Chapter 6. Deploying Code

Even the perfect code (if it exists) is useless if it is not being run. So in order to serve a purpose, our code needs to be installed on the target machine (computer) and executed. The process of making a specific version of your application or service available to the end users is called deployment.

In case of desktop applications, this seems to be simple—your job ends on providing a downloadable package with optional installer, if necessary. It is the user's responsibility to download and install it in his/her environment. Your responsibility is to make this process as easy and convenient as possible. Proper packaging is still not a simple task, but some tools were already explained in the previous chapter.

Surprisingly, things get more complicated when your code is not a product per se. If your application only provides a service that is being sold to the users, then it is your responsibility to run it on your own infrastructure. This scenario is typical for a web application or any "X as a Service" product. In such a situation, the code is deployed to set off remote machines that usually are hardly physically accessible to the developers. This is especially true if you are already a user of cloud computing services such as Amazon Web Services (AWS) or Heroku.

In this chapter, we will concentrate on the aspect of code deployment to remote hosts because of the very high popularity of Python in the field of building various web-related services and products. Despite the high portability of this language, it has no specific quality that would make its code easily deployable. What matters the most is how your application is built and what processes you use to deploy it to the target environments. So this chapter will focus on the following topics:

  • What are the main challenges in deploying the code to remote environments
  • How to build applications in Python that are easily deployable
  • How to reload web services without downtime
  • How to leverage Python packaging ecosystem in code deployment
  • How to properly monitor and instrument code that runs remotely

The Twelve-Factor App

The main requirement for painless deployment is building your application in a way that ensures that this process will be simple and as streamlined as possible. This is mostly about removing obstacles and encouraging well-established practices. Following such common practices is especially important in organizations where only specific people are responsible for development (developers team or Dev for short) and different people are responsible for deploying and maintaining the execution environments (operations team or Ops for short).

All tasks related to server maintenance, monitoring, deployment, configuration, and so on are often put to one single bag called operations. Even in organizations that have no separate teams for operational tasks, it is common that only some of the developers are authorized to do deployment tasks and maintain the remote servers. The common name for such a position is DevOps. Also, it isn't such an unusual situation that every member of the development team is responsible for operations, so everyone in such a team can be called DevOps. Anyway, no matter how your organization is structured and what the responsibilities of each developer are, everyone should know how operations work and how code is deployed to the remote servers because, in the end, the execution environment and its configuration is a hidden part of the product you are building.

The following common practices and conventions are important mainly for the following reasons:

  • At every company people quit and new ones are hired.
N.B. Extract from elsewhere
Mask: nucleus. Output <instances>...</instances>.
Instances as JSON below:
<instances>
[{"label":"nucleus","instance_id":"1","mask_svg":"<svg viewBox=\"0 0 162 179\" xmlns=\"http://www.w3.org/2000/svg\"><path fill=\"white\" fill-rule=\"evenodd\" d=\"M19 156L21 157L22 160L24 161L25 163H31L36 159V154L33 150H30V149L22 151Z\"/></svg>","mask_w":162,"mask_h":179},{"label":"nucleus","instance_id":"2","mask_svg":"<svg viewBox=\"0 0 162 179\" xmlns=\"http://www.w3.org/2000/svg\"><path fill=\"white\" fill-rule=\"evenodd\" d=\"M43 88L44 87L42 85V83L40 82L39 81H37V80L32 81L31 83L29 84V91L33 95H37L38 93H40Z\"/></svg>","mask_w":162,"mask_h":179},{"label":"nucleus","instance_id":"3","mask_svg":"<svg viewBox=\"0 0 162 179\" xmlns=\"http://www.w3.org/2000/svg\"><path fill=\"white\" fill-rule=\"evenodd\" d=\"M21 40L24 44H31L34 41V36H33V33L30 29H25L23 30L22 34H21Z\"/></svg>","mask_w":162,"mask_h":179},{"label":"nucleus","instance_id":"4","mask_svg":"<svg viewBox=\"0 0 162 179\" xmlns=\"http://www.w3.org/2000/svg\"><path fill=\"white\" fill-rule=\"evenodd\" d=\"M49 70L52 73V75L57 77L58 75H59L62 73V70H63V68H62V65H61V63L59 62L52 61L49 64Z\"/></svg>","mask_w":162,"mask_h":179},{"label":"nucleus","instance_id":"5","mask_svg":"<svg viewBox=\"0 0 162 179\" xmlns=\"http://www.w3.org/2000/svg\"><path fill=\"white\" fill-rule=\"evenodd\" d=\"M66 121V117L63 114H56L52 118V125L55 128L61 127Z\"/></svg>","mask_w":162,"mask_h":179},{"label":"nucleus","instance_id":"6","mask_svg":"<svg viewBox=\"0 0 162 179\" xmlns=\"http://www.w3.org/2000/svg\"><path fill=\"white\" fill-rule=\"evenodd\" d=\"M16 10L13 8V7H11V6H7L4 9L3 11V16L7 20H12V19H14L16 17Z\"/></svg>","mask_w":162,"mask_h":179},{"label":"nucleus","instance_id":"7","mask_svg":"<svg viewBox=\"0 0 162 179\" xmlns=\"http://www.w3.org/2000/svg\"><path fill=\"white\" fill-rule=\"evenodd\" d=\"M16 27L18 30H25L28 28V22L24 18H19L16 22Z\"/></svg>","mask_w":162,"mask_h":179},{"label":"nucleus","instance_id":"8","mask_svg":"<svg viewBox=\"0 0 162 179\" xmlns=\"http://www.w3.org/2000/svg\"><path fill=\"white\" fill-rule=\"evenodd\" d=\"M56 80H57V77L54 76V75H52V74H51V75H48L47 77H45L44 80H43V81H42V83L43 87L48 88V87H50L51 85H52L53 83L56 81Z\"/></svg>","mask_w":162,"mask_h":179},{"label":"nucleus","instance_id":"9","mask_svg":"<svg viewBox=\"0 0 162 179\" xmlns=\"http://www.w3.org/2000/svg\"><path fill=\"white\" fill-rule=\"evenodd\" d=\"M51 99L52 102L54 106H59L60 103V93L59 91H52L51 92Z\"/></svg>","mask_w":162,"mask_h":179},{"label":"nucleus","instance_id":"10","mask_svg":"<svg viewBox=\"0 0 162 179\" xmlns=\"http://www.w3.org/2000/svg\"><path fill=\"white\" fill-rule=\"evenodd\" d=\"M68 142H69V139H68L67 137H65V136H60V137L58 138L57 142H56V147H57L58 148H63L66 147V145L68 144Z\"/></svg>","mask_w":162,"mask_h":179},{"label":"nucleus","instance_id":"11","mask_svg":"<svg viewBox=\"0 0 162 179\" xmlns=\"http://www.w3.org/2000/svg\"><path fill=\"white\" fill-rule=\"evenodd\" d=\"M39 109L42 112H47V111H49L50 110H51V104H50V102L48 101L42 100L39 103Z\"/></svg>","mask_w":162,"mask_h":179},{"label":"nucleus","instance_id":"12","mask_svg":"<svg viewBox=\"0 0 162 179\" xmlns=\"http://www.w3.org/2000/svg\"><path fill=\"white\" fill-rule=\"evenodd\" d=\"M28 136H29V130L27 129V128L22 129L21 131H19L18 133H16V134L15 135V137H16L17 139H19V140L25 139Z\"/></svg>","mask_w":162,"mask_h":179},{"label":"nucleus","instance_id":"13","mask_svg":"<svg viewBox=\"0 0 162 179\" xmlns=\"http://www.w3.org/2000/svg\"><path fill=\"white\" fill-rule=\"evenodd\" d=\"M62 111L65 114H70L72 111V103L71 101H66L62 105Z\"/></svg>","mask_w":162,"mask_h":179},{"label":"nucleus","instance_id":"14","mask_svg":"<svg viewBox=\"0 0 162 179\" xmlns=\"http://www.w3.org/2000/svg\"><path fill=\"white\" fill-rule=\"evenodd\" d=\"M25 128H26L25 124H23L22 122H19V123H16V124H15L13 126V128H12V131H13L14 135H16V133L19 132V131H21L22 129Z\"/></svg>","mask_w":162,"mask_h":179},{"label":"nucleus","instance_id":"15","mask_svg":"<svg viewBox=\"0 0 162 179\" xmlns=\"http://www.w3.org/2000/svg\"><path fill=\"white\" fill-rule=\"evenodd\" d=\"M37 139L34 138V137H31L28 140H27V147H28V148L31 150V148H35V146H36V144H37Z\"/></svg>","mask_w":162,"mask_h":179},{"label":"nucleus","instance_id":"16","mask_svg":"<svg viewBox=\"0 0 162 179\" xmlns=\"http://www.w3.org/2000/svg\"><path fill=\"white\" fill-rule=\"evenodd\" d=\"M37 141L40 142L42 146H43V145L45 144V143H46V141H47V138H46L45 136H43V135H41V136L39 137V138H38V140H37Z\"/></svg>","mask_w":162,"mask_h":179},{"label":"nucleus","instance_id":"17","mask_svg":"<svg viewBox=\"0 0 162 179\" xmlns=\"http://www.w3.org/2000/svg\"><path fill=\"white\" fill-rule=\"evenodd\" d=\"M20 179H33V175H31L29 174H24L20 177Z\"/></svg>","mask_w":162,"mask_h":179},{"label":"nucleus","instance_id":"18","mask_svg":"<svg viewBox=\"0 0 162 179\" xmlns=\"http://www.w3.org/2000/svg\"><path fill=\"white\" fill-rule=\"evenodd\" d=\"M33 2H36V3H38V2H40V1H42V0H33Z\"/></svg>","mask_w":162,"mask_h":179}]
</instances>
By using best approaches, you are making it easier for fresh team members to jump into the project. You can never be sure that new employees are already familiar with common practices for system configuration and running applications in a reliable way, but you at least make their fast adaptation more probable.
  • In organizations where only some people are responsible for deployments, it simply reduces the friction between the operations and development teams.

A good source of such practices that encourage building easily deployable apps is a manifesto called Twelve-Factor App. It is a general language-agnostic methodology for building software-as-a-service apps. One of its purposes is making applications easier to deploy, but it also highlights other topics, such as maintainability and making applications easier to scale.

As its name says, the Twelve-Factor App consists of 12 rules:

  • Codebase: One codebase tracked in revision control, many deploys
  • Dependencies: Explicitly declare and isolate dependencies
  • Config: Store config in the environment
  • Backing services: Treat backing services as attached resources
  • Build, release, run: Strictly separate build and run stages
  • Processes: Execute the app as one or more stateless processes
  • Port binding: Export services via port binding
  • Concurrency: Scale out via the process model
  • Disposability: Maximize robustness with fast startup and graceful shutdown
  • Dev/prod parity: Keep development, staging, and production as similar as possible
  • Logs: Treat logs as event streams
  • Admin processes: Run admin/management tasks as one-off processes

Extending each of these rules here is a bit pointless because the official page of Twelve-Factor App methodology (http://12factor.net/) contains extensive rationale for every app factor with examples of tools for different frameworks and environments.

This chapter tries to stay consistent with the above manifesto, so we will discuss some of them in detail when necessary. The techniques and examples that are presented may sometimes slightly diverge from these 12 factors, but remember that these rules are not carved in stone. They are great as long as they serve the purpose. In the end, what matters is the working application (product) and not being compatible with some arbitrary methodology.